Il convient de rappeler à ce propos qu’en 2021, les dettes de la RNTA- qui détient le monopole de la production et la commercialisation du tabac, des allumettes et les jeux de cartes- se chiffraient à 590 millions de dinars pour des investissements de l’ordre de 4,3 millions de dinars.
Inquiétudes
Or, le rapport sur les entreprises publiques publié par le ministère des Finances fin 2022 montrait, preuves à l’appui, que la RNTA croule sous des dettes réparties entre l’Etat (286,7 millions de dinars), les entreprises publiques (32,5 millions de dinars), les caisses sociales (2,6 millions de dinars), les fournisseurs (261,8 millions de dinars) et les banques (6,2 millions de dinars). De quoi inquiéter le syndicat de base de la Régie sur une éventuelle privatisation de cette entreprise publique.

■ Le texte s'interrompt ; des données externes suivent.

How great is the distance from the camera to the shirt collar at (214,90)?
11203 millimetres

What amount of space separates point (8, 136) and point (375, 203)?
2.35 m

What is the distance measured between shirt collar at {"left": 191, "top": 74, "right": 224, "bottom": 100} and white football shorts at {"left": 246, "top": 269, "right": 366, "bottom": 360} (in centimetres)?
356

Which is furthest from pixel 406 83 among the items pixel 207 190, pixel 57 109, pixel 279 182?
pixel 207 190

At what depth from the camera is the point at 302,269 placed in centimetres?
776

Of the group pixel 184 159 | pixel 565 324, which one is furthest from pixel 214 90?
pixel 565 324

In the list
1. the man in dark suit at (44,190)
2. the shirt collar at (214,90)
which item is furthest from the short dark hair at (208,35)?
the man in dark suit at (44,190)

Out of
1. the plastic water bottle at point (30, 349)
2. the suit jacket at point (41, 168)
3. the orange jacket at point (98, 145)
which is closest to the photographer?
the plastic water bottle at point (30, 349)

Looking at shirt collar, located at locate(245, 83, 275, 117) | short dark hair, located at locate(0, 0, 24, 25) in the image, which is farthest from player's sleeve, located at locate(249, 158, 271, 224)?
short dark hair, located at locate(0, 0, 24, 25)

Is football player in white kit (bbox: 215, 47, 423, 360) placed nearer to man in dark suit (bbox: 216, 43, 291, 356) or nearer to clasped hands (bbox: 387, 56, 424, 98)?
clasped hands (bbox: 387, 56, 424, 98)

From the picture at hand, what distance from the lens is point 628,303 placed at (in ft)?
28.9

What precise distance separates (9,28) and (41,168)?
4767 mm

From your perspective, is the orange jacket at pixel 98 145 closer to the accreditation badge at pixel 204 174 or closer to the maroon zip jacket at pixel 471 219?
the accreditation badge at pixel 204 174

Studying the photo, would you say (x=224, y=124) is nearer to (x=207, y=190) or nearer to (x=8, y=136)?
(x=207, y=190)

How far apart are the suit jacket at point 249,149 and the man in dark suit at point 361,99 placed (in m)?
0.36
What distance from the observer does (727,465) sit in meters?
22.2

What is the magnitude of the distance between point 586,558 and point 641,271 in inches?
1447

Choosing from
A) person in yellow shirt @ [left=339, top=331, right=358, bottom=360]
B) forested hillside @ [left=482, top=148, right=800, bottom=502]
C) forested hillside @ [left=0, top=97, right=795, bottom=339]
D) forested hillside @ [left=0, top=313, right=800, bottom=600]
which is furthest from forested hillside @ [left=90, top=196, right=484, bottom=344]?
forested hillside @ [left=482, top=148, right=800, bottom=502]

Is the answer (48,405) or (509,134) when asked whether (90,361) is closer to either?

Au final, existe-il une relation de cause à effet entre les trois incendies qui se sont déclenchés à Kairouan, al Ouardia et à Jebel Jelloud avec des « partis qui cherchent à saboter délibérément les entreprises et biens confisqués pour les vendre à bas prix », dixit le chef de l’Etat? Lequel, dans une déclaration accordée à l’agence TAP, mercredi 31 janvier 2024, lors de sa visite inopinée au siège de la Société nationale de cellulose et de papier alfa (SNCPA) à Kasserine, s’est montré intraitable. « Nous n’accepterons jamais, pour quelque motif que ce soit, de céder nos entreprises publiques dont la grande partie des équipements sont frappés de vétusté et d’usure », a-t-il martelé. Tout en en rappelant aux uns et aux autres que ces entreprises publiques sont « la propriété de l’Etat et la richesse du pays ». Fin de la récréation.